In the first half alone, the Bulls trail by 14 points on four separate occasions only to answer each time with a touchdown drive of their own.
 
USF quarterback Byrum Brown finds running room along the sideline during the Bulls' 59-50 loss Saturday at Memphis. He completed 31 of 38 passes for 357 yards and five touchdowns, and rushed 23 times for 100 yards.
USF quarterback Byrum Brown finds running room along the sideline during the Bulls' 59-50 loss Saturday at Memphis. He completed 31 of 38 passes for 357 yards and five touchdowns, and rushed 23 times for 100 yards. [ STEPHEN GALVIN | Stephen Galvin/South Florida Ahtletics ]
Published Nov. 5, 2023|Updated Nov. 5, 2023

Against long odds and several large deficits, underdog USF gave Memphis a mighty battle before falling 59-50 Saturday at Simmons Bank Liberty Stadium.

Time after time it looked like USF, hoping to make a bowl game for the first time since 2018, might be headed for a thorough beating by the Tigers, who came in as 13½-point favorites.

But the Bulls (4-5 overall, 2-3 in the American Athletic Conference) never backed off.

In the first half alone, USF trailed by 14 points on four separate occasions only to answer each time with a touchdown drive of its own.

When the first half ended USF — despite giving up 366 yards and five touchdowns — trailed only 35-28.

“We were down 14 points and we kept fighting back, and the positive is that the sideline stuck together and kept encouraging each other on both sides of the ball,” USF head coach Alex Golesh said. “I’m proud of the fight we gave.”

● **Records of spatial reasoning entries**
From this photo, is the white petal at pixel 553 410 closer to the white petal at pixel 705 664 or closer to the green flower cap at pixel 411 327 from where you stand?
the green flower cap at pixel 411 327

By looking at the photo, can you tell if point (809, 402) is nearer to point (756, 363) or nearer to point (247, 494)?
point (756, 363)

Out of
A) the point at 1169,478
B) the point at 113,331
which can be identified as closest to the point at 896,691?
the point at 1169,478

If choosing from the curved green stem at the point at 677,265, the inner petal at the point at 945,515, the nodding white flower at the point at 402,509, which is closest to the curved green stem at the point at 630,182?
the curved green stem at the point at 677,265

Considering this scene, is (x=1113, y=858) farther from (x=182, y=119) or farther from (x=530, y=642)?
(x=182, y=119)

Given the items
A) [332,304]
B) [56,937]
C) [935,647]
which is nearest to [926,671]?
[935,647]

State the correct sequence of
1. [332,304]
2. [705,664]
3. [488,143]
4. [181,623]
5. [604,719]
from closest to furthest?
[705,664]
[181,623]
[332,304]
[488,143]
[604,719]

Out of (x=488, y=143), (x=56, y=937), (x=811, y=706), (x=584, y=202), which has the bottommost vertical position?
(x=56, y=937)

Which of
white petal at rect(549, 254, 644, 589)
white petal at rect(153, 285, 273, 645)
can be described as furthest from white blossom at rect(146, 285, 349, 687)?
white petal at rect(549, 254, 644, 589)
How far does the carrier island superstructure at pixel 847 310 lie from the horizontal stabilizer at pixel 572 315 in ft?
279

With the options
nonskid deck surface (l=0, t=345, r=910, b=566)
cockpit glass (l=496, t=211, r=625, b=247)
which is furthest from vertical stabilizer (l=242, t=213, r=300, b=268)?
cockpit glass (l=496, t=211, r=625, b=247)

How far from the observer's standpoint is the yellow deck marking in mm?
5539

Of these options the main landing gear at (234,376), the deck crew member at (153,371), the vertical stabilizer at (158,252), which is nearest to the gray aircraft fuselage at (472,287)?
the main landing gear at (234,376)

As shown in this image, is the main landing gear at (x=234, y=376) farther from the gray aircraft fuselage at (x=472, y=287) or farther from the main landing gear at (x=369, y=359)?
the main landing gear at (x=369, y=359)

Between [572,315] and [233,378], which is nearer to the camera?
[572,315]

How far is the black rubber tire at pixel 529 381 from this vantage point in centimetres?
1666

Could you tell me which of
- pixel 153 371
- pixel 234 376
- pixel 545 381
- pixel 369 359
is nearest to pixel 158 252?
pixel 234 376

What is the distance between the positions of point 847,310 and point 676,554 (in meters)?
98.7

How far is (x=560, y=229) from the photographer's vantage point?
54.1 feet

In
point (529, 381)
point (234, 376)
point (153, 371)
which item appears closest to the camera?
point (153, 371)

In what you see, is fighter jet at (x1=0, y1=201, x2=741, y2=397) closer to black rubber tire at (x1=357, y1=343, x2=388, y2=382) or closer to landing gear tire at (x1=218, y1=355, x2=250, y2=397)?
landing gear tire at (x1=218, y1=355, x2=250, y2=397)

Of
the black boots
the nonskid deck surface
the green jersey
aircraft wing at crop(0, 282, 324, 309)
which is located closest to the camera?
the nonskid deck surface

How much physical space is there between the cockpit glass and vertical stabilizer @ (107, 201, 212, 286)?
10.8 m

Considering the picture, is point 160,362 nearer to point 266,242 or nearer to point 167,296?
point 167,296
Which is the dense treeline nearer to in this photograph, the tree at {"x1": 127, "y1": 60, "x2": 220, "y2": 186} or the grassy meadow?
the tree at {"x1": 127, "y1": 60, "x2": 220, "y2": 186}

● **List of tasks**
- A) In the entries above, copy out the lines starting with the one containing "How much physical" and going on through the last line of the entries, keeping every line as it is.
- B) Keep writing the report on USF's loss at Memphis, starting right after its last sentence.

● **Outputs for the tasks**
- A)
How much physical space is there between the cockpit glass and vertical stabilizer @ (107, 201, 212, 286)?
10.8 m

Considering the picture, is point 160,362 nearer to point 266,242 or nearer to point 167,296?
point 167,296
Which is the dense treeline nearer to in this photograph, the tree at {"x1": 127, "y1": 60, "x2": 220, "y2": 186} or the grassy meadow?
the tree at {"x1": 127, "y1": 60, "x2": 220, "y2": 186}

- B)
The Bulls got the ball to start the third quarter and marched 75 yards in eight plays for a touchdown, tying the score (at 35 with 11:53 remaining in the quarter) for the first time since the opening kickoff.

USF then took its only lead, 42-38, with 6:53 remaining in the third after yet another 75-yard drive, this time in seven plays.

“I felt like there’s a point in the game where what we do offensively (fast-paced, no-huddle attack) got (Memphis) tired and we had to keep going,” Golesh said. “There wasn’t an exhale moment by us by any means, because I knew that Memphis would keep fighting. I do think there was momentum there for us, and I just think we didn’t take advantage of it.”

Memphis (7-2, 4-1) scored the next 14 points on two big strikes, the first a 34-yard rush by Blake Watson, the second an 85-yard pass to Roc Taylor with 12:54 remaining in the game.

Golesh described the second score, a screen pass from freshman Tevin Carter, who replaced injured Seth Henigan, that Taylor took the distance, as “kind of a back-breaker.”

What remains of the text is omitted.